The Corcoran Report: Legislative Session Wrap-Up

By Michael Corcoran

The 2007 Legislative Session wrapped up on Friday, May 4th. State lawmakers were successful in conducting an efficient session which produced a lean state budget for the coming year, and legislation which moves Florida’s Presidential Preference Primary to the last Tuesday in January of a presidential election year. Also, legislators passed a bill allowing Citizens Insurance to be more competitive with private property and casualty insurers.

Florida’s State Budget
This year’s state budget has been very tight due to a decline in revenue to the state generated by sales tax. Additionally, since the housing market has been in a downturn over the past year, other taxes and fees (which are important components of the state budget) have also declined. As a result, there are very few community budget projects included in the budget. Additionally, in many budget categories, there has been no increase in funding. Some areas are even facing cuts in funding in the coming budget.

Property Taxes
The House and Senate each released property tax reduction plans during the course of this session. This, amidst Governor Charlie Crist’s call for property tax rates to “drop like a rock.” Like the budget, the House and Senate both want property tax reductions although they have offered differing plans on how to accomplish the goal.

The centerpiece of the House’s property tax plan has been an elimination of property taxes replaced by an increase in the state sales tax. This tax rate increase would add 2.5% to the current sales tax rate. This plan seems to spread the taxes more equitably among all Florida residents and also allows Florida to take advantage of additional tourist sales tax dollars. Most homeowners and property owners in Florida would see a significant annual tax savings under this plan. The purported five year tax savings under the House plan is more than $32 billion.

The Senate property tax reduction plan is more modest and features a rollback in tax rates and a cap on local government spending. Additionally, it allows portability of the Save Our Homes program when selling and buying another home in Florida. Additionally, there will be tax benefits offered to second home owners and business property owners under the Senate plan. The purported five year tax savings under the Senate plan is $12 billion.

Although negotiations between the House and Senate continued into the final week of session, lawmakers were unable to come to an agreement about the best way to reduce property taxes. As a result, the Governor, Senate President and Speaker have called a Special Session on Property Taxes which is slated to begin on June 12th and could last until June 22nd. While property taxes will be the centerpiece issue of the Special Session, Governor Crist has also indicated he may expand the call to include addressing the sunset of Florida’s PIP insurance law.

• **Requirement a**: Copy the stretch of the Corcoran Report from "The Corcoran Report: Legislative" through "and casualty insurers.", switching "Friday" to "Thursday".

• **Supplied records**:
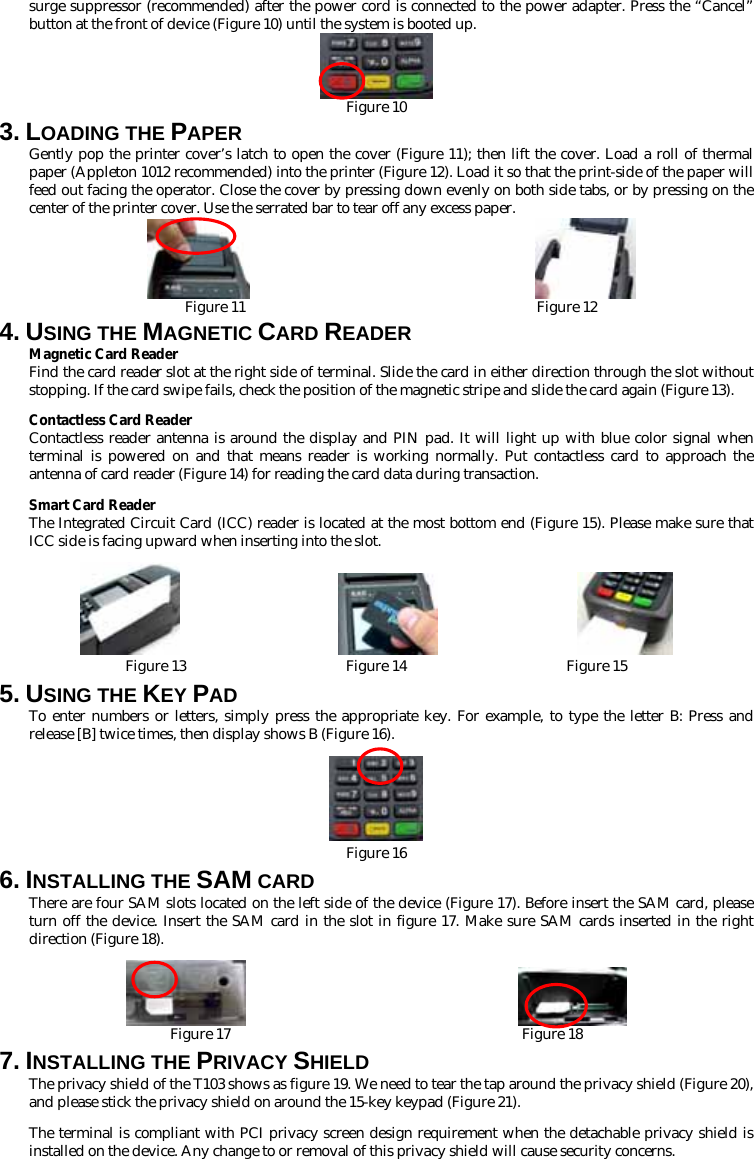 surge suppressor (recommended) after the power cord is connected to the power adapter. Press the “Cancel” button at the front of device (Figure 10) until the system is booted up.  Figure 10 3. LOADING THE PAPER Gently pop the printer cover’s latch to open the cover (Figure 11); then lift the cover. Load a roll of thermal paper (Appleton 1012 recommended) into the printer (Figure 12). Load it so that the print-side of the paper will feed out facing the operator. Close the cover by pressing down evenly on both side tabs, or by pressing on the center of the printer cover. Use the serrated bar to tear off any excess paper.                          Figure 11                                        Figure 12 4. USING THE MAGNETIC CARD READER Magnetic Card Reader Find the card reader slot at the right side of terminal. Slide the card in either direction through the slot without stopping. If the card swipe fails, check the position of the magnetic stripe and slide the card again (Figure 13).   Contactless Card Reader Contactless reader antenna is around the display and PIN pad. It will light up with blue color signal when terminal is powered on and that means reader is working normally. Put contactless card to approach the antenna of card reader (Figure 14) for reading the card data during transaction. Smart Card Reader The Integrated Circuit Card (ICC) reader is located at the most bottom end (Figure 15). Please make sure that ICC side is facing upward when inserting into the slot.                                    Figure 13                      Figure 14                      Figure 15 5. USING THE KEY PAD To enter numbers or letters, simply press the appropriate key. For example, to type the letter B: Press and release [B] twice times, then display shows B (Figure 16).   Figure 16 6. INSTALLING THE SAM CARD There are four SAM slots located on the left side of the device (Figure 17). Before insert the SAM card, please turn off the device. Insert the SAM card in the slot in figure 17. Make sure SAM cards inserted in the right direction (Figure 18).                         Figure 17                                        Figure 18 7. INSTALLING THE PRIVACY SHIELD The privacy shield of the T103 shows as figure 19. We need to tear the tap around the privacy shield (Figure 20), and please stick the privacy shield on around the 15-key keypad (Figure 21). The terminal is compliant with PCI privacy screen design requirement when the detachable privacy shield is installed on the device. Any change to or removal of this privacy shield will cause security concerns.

...

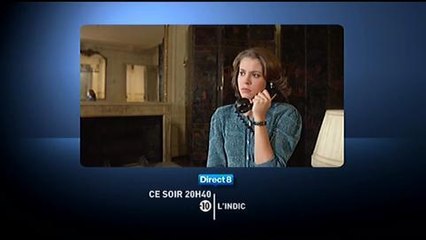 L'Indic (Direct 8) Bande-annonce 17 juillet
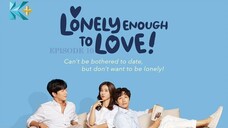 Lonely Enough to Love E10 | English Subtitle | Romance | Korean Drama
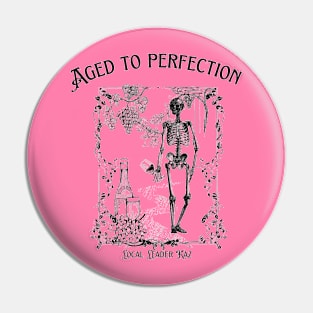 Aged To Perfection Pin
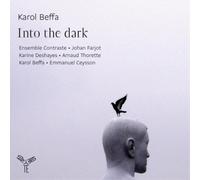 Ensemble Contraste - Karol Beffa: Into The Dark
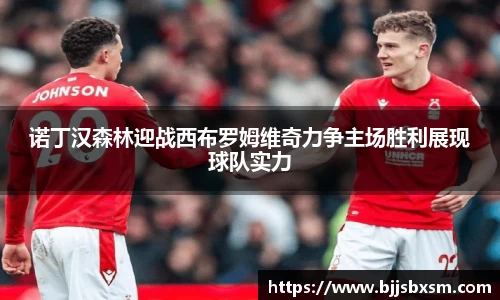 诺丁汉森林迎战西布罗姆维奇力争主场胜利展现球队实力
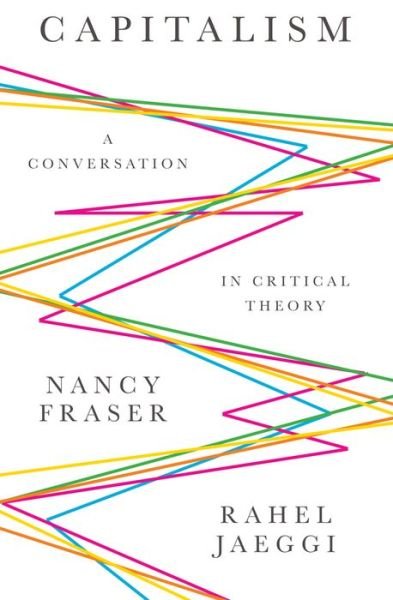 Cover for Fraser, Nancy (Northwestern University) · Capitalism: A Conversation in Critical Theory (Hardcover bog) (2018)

• **Requirement b**: Duplicate the listing lines word for word, from the line containing "L'Indic (Direct 8) Bande-annonce 17 juillet" through the line containing "Cover for Fraser, Nancy", and leave out the pictures.

• **Answer space a**:
The Corcoran Report: Legislative Session Wrap-Up

By Michael Corcoran

The 2007 Legislative Session wrapped up on Thursday, May 4th. State lawmakers were successful in conducting an efficient session which produced a lean state budget for the coming year, and legislation which moves Florida’s Presidential Preference Primary to the last Tuesday in January of a presidential election year. Also, legislators passed a bill allowing Citizens Insurance to be more competitive with private property and casualty insurers.

• **Answer space b**:
 L'Indic (Direct 8) Bande-annonce 17 juillet
 Lonely Enough to Love E10 | English Subtitle | Romance | Korean Drama
 Aged To Perfection Pin
 Ensemble Contraste - Karol Beffa: Into The Dark
 诺丁汉森林迎战西布罗姆维奇力争主场胜利展现球队实力
 Cover for Fraser, Nancy (Northwestern University) · Capitalism: A Conversation in Critical Theory (Hardcover bog) (2018)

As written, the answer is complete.